Women in American Paleontology

Early in American paleontology, women participated at the periphery.

 
Illustration by Orra White Hitchcock, courtesy Amherst College Archives & Special Collections

Illustration by Orra White Hitchcock, courtesy Amherst College Archives & Special Collections

 

They were able to contribute to science, but only in ways deemed “feminine” – upper class women were trained as assistants to their fathers or brothers. Women wrote educational books about natural history for children or other women who homeschooled their children. Others drew or painted the world around them, capturing details or flowers, landscapes, or fossils. 
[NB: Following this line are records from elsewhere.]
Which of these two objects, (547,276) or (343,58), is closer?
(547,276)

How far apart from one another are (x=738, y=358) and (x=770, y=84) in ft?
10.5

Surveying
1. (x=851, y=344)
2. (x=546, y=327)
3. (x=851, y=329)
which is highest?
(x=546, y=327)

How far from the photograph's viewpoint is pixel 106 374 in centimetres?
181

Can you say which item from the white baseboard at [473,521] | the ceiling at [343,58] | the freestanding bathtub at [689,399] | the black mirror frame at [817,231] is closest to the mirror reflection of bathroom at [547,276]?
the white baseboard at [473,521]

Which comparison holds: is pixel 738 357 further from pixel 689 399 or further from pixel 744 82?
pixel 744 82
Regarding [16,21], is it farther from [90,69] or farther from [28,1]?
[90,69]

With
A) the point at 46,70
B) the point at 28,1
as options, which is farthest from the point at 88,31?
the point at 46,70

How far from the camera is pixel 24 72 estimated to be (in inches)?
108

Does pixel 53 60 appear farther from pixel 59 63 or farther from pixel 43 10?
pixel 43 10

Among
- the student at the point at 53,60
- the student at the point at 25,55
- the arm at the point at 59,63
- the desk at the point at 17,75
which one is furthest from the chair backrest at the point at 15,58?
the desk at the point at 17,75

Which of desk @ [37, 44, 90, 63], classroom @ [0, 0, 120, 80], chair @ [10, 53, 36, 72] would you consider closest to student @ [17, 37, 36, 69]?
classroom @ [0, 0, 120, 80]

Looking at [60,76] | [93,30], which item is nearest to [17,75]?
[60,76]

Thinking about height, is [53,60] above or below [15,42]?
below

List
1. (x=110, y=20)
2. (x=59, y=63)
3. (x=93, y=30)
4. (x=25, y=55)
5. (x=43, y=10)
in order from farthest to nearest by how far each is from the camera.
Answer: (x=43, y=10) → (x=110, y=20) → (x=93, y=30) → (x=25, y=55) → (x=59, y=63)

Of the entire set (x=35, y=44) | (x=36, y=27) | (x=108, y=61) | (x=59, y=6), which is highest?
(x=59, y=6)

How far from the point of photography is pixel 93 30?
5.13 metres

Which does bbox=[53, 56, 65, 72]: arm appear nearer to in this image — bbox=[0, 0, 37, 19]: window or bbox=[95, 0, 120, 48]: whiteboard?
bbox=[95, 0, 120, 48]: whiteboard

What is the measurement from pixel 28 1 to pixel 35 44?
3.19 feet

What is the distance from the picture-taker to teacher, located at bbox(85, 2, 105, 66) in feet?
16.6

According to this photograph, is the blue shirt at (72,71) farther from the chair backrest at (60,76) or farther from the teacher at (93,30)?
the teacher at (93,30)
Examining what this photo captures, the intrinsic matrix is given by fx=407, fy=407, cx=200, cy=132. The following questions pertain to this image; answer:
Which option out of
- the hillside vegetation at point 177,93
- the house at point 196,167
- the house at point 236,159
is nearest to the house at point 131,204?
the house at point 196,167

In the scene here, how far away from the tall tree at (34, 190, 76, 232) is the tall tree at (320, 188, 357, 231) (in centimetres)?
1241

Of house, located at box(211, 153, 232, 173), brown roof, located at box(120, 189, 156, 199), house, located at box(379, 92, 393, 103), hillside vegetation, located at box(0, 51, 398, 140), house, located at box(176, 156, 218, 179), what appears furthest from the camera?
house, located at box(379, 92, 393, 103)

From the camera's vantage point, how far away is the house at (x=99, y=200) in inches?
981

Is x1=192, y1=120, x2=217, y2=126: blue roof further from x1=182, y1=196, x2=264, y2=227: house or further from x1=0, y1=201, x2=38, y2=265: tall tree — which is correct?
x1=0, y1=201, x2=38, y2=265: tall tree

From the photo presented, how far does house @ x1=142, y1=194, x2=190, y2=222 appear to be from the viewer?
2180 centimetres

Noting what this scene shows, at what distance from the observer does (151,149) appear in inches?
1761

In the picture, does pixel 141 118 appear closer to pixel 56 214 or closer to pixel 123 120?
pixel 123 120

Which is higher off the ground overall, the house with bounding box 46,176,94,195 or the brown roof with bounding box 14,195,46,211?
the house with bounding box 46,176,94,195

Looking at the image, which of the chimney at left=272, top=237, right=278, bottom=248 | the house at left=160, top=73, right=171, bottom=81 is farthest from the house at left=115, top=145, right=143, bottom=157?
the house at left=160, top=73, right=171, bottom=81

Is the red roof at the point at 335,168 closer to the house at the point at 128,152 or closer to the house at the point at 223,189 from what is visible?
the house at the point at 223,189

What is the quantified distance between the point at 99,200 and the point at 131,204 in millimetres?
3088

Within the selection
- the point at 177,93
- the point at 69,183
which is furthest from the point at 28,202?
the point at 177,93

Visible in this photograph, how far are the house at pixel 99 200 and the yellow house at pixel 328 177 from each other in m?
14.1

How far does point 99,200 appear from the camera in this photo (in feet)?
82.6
By the late 1800s, many women’s academies and colleges had opened their doors. With the emotional and financial support of their families, some women pursued education in paleontology. But advanced degrees did not guarantee a career.  Positions considered suitable for women scientists were often low-level staff and service positions, or situated in women’s colleges or in disciplines like home economics. 

World Wars I and II had an enormous impact on the everyday lives of American women, and those pursuing paleontology were no different. With these shifts in industry and political climate, women found new ways to make contributions to paleontology. Micropaleontology was a new and growing field that had significant implications for industry and business – and it was more welcoming to women scientists than other fields.

Women who entered the field of paleontologist in the late 20th and early 21st centuries have built professional careers, while still experiencing shared gender-based struggles. Even though in the U.S. women now outnumber men among undergraduates, women remain underrepresented and disadvantaged in many disciplines, especially the physical sciences.